What kind of Hardfault is tracable and how to do it?

Hello Memfault community!

I’m trying to implement tracing on my customized nrf91 based board. When running sample coding on the nrf9160dk, I’ve figured out, that some of the hardfaults are not traceable (return with 0xaaaaaaaa).

When I’m trying to implement on my own board, I can’t trace any hardfaults at all (for example, when I copy the NULL-Pointer-dereferencing error).

Please tell me if this behavior is predictable and how I can trace the hardfaults correctly.

Thank you all in advance!

Hi @duyanh-y4n, thanks for the report and welcome to the community!

The memfault-firmware-sdk collects the exact registers at the time a fault takes place so we should be able to recover full stack unwinds.

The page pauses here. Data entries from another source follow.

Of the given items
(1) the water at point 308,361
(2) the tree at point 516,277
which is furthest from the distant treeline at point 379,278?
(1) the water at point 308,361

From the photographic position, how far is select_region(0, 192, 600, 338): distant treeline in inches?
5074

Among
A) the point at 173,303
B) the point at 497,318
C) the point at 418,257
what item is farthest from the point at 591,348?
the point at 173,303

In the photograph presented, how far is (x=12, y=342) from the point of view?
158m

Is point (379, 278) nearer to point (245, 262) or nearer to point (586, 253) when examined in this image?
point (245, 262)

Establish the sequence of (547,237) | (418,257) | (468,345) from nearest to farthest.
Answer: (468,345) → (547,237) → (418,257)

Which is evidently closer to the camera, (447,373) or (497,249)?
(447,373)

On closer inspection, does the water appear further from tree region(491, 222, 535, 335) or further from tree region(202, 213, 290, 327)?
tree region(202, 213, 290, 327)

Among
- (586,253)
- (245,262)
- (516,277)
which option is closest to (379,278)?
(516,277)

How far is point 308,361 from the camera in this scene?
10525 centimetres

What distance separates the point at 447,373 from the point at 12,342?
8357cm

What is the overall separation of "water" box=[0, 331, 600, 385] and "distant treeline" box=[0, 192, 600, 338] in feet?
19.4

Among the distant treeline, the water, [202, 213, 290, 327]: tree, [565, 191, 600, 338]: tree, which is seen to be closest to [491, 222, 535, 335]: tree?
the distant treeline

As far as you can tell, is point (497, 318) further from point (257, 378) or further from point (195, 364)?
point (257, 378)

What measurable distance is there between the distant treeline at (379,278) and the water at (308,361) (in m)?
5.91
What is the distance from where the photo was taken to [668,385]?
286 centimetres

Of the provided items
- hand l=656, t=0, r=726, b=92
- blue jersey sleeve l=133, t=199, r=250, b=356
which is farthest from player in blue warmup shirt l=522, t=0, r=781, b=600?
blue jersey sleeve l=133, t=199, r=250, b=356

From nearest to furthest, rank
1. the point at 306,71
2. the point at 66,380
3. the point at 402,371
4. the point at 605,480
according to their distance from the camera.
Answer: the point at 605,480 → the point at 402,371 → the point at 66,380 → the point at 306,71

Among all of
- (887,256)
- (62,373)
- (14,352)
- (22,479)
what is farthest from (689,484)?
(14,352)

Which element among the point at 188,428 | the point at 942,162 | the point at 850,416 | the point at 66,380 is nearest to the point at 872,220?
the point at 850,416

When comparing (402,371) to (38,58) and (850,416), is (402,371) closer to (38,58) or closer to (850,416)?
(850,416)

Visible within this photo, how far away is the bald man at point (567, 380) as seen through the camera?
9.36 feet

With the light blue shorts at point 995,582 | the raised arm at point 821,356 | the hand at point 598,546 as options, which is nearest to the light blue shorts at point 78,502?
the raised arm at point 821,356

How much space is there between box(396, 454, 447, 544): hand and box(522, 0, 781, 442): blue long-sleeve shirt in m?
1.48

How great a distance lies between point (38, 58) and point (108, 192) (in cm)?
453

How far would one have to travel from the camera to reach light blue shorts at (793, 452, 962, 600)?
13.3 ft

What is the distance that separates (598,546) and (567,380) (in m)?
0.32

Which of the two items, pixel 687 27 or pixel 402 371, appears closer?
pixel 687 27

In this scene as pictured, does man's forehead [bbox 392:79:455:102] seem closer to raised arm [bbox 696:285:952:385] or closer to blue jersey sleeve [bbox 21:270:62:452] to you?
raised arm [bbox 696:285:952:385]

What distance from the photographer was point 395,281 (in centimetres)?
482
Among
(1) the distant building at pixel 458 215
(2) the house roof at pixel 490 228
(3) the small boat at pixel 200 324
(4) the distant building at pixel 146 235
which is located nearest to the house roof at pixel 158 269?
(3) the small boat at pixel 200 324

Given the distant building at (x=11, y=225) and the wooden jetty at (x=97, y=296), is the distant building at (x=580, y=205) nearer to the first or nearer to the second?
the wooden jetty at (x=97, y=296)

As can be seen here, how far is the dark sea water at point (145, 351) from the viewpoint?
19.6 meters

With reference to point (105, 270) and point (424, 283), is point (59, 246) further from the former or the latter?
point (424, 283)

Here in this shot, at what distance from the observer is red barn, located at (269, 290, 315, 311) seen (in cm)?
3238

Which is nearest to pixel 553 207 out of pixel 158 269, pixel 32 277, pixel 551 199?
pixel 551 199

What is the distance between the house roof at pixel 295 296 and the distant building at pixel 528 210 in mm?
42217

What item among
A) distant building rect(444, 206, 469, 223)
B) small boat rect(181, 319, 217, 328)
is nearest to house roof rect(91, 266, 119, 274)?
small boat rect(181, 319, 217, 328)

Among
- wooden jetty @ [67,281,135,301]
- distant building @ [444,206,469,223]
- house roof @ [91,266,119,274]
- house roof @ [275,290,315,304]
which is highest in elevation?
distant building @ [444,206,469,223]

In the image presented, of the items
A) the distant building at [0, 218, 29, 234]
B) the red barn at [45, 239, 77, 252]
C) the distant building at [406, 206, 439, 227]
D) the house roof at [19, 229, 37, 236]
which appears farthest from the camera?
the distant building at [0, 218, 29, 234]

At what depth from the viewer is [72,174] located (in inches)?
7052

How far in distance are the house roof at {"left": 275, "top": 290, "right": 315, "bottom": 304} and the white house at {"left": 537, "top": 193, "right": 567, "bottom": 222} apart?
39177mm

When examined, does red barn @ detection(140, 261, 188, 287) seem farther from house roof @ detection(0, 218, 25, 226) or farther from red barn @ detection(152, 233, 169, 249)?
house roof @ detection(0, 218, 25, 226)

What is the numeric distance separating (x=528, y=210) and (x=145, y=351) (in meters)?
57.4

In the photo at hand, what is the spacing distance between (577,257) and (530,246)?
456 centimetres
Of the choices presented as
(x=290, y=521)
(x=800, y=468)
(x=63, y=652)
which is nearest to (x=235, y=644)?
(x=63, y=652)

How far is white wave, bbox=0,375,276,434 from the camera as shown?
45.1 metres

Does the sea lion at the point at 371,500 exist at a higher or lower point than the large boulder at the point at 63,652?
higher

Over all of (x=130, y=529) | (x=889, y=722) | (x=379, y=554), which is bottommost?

The pattern you are seeing, 0xaaaaaaaa is interesting as that’s the stack sentinel used by Zephyr when initializing stacks. If the stack pointer gets corrupted in a task context, this could suggest the registers are getting loaded back from an incorrect region when a context switch is taking place.

A few quick questions to help us investigate further:

  • Is the fault you are looking at manually triggered? If so, what’s the code you are executing to trigger it?
  • What version of the nRF Connect SDK are you using?

Thanks,
-Chris

Hi @chrisc

Thank you for your helpful source code reference. This problem happened at the system initializing stage before the main function, so the context was possibly corrupted. It was a bus hard fault.

It’s ok for now, as this problem should never happen in production.

Thank you for your help.